President Joe Biden addressed unrest in Cuba on Thursday by calling communism “a failed system,” and said he was considering measures to aid Cubans that included Covid-19 vaccines and the provision of internet access.
“Communism is a failed system, universally failed system,” Biden told reporters at a joint press conference with German Prime Minister Angela Merkel. “I don’t see socialism as a very useful substitute, but that is another story.”
He also called Cuba a “failed state” and said he was considering “a number of things” to help the Cuban people, but said “it would require a different circumstance or a guarantee” the measures “would not be taken advantage of by the government.” He said allowing Cubans to send remittances back to Cuba was one option that was off the table due to the fact it was “highly likely” the Cuban regime would confiscate them.
“We have a covid problem in Cuba,” he added. “I would be prepared to give significant amounts of vaccine if, in fact, I was assured that an international organization would administer those vaccines and do it in a way that average citizens have access to those vaccines.”
He also noted the regime had cut off access to internet services, and said the U.S. could take measures to remedy that situation. “We are considering whether we have the technological ability to reinstate that access,” Biden said.
The comments came after Republicans widely criticized Biden for failing to address the unrest, though the commitments fell short of what many suggested. Miami Mayor Francis Suarez (R) called on Tuesday for the administration to consider using airstrikes to support dissidents against the country’s 62-year-old communist regime, just a day before Sen. Marco Rubio (R-FL) said the United States should be prepared for “special forces from Russia” to arrive on the regime’s behalf. Both officials were born in Miami after their parents emigrated from Cuba.

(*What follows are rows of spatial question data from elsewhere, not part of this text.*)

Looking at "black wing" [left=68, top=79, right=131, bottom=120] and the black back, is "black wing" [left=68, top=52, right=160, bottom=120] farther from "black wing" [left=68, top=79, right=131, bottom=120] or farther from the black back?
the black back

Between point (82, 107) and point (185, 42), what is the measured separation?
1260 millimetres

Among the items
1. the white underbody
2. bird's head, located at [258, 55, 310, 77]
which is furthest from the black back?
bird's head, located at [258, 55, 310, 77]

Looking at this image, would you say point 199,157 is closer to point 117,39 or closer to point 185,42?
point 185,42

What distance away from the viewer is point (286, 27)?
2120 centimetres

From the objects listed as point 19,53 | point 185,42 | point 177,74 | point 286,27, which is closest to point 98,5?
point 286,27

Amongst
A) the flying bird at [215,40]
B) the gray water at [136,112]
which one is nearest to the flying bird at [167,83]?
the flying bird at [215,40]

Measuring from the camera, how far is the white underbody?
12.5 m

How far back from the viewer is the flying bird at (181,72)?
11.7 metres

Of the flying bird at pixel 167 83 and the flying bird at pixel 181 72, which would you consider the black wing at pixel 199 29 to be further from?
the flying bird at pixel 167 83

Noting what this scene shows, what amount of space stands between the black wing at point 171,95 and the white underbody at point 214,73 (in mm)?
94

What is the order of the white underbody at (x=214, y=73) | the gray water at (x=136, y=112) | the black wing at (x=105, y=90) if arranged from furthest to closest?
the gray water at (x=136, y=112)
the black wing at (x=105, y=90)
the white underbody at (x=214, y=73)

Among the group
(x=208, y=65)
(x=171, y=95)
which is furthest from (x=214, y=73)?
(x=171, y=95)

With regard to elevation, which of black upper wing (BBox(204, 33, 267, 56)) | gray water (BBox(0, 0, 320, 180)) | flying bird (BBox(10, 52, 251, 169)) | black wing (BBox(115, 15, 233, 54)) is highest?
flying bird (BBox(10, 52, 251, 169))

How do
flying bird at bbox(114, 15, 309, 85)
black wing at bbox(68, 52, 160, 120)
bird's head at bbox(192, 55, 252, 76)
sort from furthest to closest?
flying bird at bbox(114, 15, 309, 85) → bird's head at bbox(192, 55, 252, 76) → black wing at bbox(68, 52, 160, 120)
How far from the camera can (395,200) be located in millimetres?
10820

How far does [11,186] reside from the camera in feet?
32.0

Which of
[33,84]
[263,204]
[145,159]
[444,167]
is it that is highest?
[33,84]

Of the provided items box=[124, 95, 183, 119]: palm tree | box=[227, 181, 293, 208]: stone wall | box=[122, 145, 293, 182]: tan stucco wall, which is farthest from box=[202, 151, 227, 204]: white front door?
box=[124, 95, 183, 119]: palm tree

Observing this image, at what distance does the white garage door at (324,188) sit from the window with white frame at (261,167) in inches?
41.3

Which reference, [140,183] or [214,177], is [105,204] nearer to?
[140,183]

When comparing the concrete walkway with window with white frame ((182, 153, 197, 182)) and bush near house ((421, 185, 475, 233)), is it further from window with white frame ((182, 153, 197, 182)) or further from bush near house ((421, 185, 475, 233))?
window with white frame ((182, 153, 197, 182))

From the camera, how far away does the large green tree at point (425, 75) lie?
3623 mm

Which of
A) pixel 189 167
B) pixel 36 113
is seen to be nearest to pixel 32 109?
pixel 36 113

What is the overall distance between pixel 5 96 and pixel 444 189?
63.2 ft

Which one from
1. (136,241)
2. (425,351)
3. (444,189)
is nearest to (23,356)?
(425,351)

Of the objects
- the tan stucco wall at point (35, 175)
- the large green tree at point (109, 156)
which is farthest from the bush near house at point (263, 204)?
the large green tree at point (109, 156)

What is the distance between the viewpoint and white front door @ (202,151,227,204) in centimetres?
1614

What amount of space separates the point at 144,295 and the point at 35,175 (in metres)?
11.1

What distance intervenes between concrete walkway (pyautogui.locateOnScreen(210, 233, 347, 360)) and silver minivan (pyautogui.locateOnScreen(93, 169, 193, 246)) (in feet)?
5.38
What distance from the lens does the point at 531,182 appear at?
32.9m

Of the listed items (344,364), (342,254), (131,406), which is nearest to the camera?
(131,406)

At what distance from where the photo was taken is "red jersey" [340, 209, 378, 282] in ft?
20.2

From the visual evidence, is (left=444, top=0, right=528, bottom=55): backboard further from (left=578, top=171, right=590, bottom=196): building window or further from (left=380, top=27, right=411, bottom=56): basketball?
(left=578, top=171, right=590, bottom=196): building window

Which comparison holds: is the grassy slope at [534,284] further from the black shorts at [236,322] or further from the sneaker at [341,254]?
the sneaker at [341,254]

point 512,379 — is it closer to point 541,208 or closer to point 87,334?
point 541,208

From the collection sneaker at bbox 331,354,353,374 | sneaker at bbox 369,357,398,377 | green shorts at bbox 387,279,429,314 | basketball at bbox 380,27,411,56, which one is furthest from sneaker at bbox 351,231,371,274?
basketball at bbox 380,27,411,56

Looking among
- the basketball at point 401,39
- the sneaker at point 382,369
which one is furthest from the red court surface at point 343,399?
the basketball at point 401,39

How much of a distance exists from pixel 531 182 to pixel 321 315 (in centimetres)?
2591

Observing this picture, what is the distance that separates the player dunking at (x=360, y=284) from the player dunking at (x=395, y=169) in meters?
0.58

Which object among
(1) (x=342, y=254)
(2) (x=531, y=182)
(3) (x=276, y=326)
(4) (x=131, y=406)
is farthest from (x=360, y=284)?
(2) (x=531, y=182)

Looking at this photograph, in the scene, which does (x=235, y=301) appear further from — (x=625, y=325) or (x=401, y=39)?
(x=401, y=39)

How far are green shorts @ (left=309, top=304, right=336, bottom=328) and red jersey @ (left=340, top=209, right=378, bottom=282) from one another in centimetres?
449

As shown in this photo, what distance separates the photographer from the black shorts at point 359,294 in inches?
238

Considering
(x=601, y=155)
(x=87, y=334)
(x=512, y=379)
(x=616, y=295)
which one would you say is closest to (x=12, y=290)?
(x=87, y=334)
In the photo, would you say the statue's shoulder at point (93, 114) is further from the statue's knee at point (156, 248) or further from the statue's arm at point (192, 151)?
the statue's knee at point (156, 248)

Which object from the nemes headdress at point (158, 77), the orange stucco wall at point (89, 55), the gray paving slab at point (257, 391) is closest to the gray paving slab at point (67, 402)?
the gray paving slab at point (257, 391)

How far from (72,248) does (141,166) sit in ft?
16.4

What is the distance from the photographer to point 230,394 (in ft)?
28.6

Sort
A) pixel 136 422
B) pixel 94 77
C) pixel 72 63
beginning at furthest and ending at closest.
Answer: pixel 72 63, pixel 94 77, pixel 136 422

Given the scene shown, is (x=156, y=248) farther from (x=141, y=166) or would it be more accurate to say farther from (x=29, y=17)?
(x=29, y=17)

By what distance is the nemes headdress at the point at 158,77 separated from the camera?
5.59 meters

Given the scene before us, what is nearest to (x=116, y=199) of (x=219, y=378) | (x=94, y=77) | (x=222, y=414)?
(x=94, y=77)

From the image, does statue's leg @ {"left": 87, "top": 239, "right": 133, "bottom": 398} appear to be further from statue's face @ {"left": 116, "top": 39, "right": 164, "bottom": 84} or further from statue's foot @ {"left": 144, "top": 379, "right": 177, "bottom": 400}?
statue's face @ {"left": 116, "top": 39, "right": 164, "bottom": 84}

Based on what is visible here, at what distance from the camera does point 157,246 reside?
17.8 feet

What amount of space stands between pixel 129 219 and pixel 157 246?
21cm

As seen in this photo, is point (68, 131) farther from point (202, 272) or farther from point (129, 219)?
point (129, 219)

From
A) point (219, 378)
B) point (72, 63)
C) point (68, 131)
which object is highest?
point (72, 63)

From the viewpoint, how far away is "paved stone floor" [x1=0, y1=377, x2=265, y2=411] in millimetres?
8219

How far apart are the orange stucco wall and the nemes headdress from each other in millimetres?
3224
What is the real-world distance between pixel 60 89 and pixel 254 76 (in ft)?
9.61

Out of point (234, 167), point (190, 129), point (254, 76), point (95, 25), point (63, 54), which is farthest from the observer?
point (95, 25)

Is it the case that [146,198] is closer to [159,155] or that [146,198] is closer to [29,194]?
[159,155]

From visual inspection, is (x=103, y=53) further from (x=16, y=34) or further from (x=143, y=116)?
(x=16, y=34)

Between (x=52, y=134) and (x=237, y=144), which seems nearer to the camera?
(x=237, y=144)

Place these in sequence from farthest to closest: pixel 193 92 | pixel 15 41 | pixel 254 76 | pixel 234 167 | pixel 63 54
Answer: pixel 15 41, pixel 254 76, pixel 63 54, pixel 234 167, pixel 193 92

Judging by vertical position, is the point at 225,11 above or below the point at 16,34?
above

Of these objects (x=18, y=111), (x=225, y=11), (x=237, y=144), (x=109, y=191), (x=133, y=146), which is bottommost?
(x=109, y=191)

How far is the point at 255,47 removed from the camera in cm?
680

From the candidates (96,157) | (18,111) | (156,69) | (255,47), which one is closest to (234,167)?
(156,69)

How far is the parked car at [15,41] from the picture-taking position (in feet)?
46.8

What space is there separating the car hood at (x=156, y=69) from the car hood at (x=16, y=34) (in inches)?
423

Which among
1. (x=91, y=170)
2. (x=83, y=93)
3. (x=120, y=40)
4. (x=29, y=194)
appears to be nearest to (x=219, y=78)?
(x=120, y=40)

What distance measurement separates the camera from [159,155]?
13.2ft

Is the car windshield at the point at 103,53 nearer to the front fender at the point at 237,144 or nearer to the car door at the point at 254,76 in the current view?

Protests in the country began on Sunday in response to widespread shortages of basic goods. The country’s state-run telecommunications company, Empresa de Telecomunicaciones de Cuba SA, cut internet access the same evening.
Cuban President Miguel Díaz-Canel has sought to deflect blame for the unrest by attributing it to the U.S., and particularly Cuban Americans, to whom he referred as a “mafia.”
Speaking on Sunday, he said, “As if pandemic outbreaks had not existed all over the world, the Cuban American mafia, paying very well on social networks to influencers and YouTubers, has created a whole campaign … and has called for demonstrations across the country.”